_Action item 1_:
According to the autism article, what share of individuals diagnosed as being on the autistic spectrum have learning disabilities?
_Action item 2_:
Reproduce word for word the part of the autism article starting with "Autism, or autism" and going on through "interests, Levy said.".

_Excerpt_:
● ● ● ● ●
By BRITTANY TATE The Brunswick News
11This is the personal side: One of those children is a granddaughter of Dr. Herman Levy, a pulmonologist at Southeast Georgia Physician Associates-Pulmonary Medicine and acting president of the Triumph Foundation, an autism support foundation in Brunswick.
Autism, or autism spectrum disorders, includes a range of neurodevelopmental disorders that involve socialization, communication or behavior. It is believed to be caused by genetic mutations that alter brain development, which, in turn, affects social and communication development. This leads to repetitive behavior and restricted interests, Levy said.
"Unusual behavior, such as hand flapping, frequent tantrums, self mutilation and difficulty tolerating change or transition may be indicative of autistic behavior. (But) why the autistic spectrum disorder develops and how it develops is incompletely understood. Brain abnormalities may play an important role in the development of autism," Levy said.
"The complexity of (autism spectrum disorders) and the numerous manifestations of this problem leads one to conclude that there are multiple genes involved. Research points to a genetic reason, (because) environmental factors based on present knowledge account for only a minority of cases of autistic spectrum disorders."
Levy says toxic exposure and prenatal infection probably account for only a few cases of the disorder. There is some evidence that low birth weight, problems during childbirth, parental age, obesity, diabetes and hypertension in the mother may increase the risk of adult spectrum disorder development, Levy said.
There is evidence that refutes claims that childhood immunizations cause autism.
"To date, there is no association of adult spectrum disorder associated with immunizations. Numerous studies have shown that the measles vaccine and thimerosal - a mercury preservative used in vaccine - do not cause autism," he said.
Learning disabilities are present in about 45 to 60 percent of individuals diagnosed with being on the autistic spectrum, Levy says, and less than 10 to 25 percent of cases are associated with a medical condition.
● ● ● ● ●
_Data under study_:

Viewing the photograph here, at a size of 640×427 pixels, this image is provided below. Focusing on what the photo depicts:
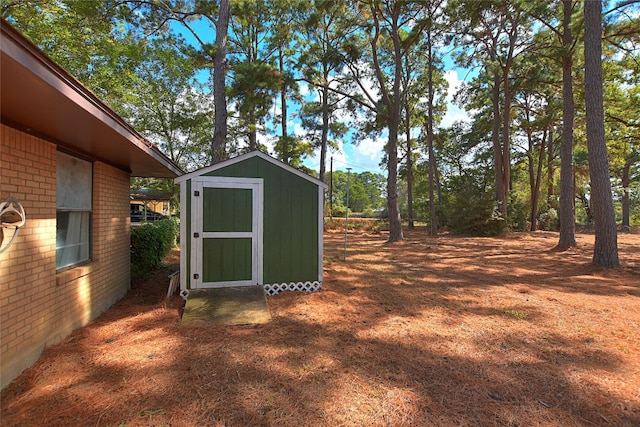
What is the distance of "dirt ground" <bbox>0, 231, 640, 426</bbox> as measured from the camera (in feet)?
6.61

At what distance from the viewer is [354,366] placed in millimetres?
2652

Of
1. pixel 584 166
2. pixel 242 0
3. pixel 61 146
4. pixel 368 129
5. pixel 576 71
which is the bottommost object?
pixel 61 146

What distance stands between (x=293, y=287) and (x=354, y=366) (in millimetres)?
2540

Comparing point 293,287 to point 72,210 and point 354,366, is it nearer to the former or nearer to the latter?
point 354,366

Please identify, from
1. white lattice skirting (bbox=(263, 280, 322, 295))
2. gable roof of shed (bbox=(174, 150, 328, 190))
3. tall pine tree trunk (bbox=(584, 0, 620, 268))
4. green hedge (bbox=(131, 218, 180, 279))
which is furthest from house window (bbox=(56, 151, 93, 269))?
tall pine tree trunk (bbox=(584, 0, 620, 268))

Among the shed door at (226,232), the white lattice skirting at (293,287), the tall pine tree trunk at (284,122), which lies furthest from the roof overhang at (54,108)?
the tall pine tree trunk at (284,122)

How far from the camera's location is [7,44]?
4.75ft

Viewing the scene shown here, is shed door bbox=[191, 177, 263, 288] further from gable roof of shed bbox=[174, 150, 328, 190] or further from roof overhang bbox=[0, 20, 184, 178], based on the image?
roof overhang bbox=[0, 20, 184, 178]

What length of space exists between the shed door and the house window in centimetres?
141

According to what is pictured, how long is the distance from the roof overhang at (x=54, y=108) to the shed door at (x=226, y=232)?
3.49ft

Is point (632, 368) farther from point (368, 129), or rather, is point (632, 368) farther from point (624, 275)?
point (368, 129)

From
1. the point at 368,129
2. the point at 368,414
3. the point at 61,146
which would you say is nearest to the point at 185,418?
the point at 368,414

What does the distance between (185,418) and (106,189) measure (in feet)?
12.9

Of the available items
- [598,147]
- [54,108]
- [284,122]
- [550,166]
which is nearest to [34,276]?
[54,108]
● ● ● ● ●
_Answer area 1_:
About 45 to 60 percent.

_Answer area 2_:
Autism, or autism spectrum disorders, includes a range of neurodevelopmental disorders that involve socialization, communication or behavior. It is believed to be caused by genetic mutations that alter brain development, which, in turn, affects social and communication development. This leads to repetitive behavior and restricted interests, Levy said.